■ WHAT YOU SHOULD DO: Please filter the lines below and keep only those that contain the word "options".

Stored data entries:
********

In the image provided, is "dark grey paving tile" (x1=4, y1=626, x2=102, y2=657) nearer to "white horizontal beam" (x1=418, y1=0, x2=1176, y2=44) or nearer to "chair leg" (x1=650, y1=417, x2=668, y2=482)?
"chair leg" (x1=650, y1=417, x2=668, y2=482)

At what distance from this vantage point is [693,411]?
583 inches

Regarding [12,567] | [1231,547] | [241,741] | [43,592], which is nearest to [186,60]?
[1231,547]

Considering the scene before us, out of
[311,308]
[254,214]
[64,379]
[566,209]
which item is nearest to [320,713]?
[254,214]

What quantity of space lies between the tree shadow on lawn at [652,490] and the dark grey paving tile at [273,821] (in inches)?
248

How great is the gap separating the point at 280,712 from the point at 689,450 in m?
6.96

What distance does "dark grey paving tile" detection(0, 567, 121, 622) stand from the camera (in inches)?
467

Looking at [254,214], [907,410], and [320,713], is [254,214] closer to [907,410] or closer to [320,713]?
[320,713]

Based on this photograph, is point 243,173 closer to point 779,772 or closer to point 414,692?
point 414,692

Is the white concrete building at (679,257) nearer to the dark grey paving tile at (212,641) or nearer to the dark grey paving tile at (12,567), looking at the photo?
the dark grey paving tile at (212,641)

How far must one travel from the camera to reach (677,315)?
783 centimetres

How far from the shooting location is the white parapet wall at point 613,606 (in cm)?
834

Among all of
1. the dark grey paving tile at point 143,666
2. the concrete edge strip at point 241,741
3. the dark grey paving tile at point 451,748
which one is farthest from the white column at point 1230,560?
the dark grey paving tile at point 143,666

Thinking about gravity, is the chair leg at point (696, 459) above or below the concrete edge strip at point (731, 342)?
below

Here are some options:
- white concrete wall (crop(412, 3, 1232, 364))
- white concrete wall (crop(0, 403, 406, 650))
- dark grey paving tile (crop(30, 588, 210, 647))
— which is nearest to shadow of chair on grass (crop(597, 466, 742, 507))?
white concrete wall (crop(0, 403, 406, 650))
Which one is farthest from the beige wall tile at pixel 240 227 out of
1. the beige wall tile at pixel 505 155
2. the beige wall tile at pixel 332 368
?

********

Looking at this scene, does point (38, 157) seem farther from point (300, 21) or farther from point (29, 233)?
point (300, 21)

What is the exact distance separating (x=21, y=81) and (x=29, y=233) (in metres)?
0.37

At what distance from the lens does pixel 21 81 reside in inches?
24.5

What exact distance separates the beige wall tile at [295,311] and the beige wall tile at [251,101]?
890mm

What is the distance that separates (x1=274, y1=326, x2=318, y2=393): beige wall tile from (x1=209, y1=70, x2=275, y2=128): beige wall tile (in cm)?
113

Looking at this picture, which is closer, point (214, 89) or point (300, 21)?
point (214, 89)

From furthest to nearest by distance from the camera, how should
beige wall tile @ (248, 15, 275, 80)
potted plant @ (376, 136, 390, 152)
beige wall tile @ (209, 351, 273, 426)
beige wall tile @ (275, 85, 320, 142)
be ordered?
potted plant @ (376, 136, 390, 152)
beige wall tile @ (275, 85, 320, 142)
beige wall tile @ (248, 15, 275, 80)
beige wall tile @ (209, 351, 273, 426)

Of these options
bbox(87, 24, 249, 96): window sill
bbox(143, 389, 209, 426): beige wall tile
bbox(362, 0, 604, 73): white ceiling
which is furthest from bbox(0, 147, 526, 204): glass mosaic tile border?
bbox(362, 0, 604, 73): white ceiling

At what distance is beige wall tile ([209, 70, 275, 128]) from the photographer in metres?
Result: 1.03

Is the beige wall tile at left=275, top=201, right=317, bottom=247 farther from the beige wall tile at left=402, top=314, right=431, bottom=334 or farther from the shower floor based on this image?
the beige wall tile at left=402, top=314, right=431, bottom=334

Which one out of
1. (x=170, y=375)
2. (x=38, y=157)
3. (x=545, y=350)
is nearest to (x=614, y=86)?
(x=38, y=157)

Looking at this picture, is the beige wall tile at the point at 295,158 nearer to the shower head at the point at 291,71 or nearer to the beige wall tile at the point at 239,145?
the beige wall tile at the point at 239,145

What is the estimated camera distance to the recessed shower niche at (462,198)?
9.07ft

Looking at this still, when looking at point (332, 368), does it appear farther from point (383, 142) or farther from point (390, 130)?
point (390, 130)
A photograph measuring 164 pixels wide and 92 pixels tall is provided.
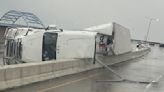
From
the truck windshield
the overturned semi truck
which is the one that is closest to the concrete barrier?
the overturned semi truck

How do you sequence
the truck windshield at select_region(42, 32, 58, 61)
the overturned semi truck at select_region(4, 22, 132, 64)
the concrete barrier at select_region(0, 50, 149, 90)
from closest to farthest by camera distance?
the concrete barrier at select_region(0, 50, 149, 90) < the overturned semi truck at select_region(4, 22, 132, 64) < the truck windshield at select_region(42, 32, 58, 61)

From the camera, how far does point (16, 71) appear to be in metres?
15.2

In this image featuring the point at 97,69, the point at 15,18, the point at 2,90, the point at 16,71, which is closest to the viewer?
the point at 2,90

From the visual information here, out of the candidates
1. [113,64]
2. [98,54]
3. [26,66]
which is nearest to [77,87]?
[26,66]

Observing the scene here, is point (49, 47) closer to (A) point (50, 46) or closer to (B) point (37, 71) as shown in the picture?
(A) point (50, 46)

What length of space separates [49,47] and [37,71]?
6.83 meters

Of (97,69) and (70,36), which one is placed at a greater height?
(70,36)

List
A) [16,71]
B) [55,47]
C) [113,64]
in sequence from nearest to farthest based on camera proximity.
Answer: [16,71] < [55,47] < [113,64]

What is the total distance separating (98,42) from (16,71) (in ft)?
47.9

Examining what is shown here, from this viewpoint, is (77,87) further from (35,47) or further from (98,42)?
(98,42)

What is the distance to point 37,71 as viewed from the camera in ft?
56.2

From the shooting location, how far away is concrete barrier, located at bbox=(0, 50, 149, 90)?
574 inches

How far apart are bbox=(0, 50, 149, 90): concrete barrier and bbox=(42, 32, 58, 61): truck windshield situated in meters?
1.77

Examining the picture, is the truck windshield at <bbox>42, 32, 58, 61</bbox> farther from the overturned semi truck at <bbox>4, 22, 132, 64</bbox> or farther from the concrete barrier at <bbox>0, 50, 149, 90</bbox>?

********

■ EXERCISE RESPONSE:
Here are some options:
Of these options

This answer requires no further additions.